Join Date: May 2012
Location: Norfolk, United Kingdom
Is quite correct here, and its very fascinating within the UK, my various jobs have me switching between both metric and imperial measurements quite often.
One of my passions is building with wood, and its easier to frame build in inches and feet, since that the language at the local lumber-yard. However if we are talking about counter tops and cupboards, these are all measured in millimetres - and this is in the same wood yard!
When I am buying IPA and liquid fluxes for my work these are measured in metric millilitres and while my solder is measured in grams ans millimetres, however the wire is measured in AWG imperial thickness measurement.
Don't even get me started on Engineering!
So - to live in the UK one must know and float between the two systems easily.
After all, order my milk by pints, as my beer as well - the British imperial pint is 20oz, the American pint is 16oz - this follows up the chain...

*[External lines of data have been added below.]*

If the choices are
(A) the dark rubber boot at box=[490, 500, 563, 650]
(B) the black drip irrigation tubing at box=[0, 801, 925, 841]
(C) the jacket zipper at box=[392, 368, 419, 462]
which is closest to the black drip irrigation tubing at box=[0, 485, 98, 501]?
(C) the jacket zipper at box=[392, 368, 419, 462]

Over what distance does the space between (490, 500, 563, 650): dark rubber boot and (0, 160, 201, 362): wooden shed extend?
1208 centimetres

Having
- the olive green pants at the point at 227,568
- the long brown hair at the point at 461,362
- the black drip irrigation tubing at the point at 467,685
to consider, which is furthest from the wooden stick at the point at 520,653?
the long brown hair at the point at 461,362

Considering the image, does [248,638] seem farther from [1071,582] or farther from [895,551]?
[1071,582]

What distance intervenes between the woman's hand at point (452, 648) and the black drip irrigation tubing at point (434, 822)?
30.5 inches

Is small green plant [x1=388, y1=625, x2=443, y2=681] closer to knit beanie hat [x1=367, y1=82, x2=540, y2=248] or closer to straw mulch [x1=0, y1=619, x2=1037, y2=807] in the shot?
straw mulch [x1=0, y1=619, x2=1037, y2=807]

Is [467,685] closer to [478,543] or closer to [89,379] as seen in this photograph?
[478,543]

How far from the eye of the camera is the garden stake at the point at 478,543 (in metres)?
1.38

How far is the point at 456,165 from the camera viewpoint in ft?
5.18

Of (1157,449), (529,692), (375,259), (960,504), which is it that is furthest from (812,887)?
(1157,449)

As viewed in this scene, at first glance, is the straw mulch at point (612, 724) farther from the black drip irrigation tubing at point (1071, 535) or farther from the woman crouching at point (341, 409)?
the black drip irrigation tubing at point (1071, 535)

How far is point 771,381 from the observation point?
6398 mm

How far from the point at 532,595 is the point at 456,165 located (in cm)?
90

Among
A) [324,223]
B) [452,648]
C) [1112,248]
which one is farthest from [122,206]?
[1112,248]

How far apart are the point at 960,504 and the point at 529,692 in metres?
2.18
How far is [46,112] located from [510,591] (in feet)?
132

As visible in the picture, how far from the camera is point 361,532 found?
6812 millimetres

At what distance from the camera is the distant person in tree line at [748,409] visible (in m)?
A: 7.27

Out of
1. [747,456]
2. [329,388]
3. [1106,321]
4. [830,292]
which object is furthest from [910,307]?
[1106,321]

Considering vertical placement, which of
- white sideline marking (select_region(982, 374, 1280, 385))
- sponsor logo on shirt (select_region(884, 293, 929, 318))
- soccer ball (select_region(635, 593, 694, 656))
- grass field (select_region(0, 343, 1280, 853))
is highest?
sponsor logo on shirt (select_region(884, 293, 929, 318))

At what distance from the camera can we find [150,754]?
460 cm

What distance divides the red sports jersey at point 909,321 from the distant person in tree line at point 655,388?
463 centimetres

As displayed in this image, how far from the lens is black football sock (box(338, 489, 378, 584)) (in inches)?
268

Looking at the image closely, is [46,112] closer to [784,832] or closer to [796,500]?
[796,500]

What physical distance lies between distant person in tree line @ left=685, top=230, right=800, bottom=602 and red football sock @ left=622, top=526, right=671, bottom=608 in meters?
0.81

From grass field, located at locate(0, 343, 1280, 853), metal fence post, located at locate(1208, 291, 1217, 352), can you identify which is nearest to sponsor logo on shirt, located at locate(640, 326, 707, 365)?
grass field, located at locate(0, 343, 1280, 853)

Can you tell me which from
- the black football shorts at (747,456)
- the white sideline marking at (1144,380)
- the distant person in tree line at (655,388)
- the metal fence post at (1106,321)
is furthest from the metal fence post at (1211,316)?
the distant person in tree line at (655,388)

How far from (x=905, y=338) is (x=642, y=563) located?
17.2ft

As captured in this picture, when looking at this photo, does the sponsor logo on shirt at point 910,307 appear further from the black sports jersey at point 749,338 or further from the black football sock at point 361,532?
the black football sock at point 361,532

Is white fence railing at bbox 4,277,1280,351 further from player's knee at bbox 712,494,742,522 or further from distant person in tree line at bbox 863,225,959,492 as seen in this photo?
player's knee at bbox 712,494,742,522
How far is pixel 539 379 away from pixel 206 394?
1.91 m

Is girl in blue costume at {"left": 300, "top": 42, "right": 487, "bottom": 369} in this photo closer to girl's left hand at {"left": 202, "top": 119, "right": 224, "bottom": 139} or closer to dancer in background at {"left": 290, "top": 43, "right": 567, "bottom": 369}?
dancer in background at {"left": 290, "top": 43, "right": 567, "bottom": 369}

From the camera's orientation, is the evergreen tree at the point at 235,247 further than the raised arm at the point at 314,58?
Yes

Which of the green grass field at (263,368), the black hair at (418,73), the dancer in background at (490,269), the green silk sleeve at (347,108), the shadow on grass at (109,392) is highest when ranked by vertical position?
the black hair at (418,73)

Interestingly the British imperial system differs compared to the US imperial system - most notably metric of liquids - the US gallon is only 83.3% of the UK gallon - so when you hear some idiot spouting the better mileage per gallon of European cars - its not always case since we use and have nearly 20% more fuel in measuring a gallon.
So in my head at anyone time, I have both the American imperial metric, the British imperial metric and the International metric system (the latter being based on water at room temperature in case you didn't know)
Last edited by Zetronus; 07-25-12 at 03:51 PM.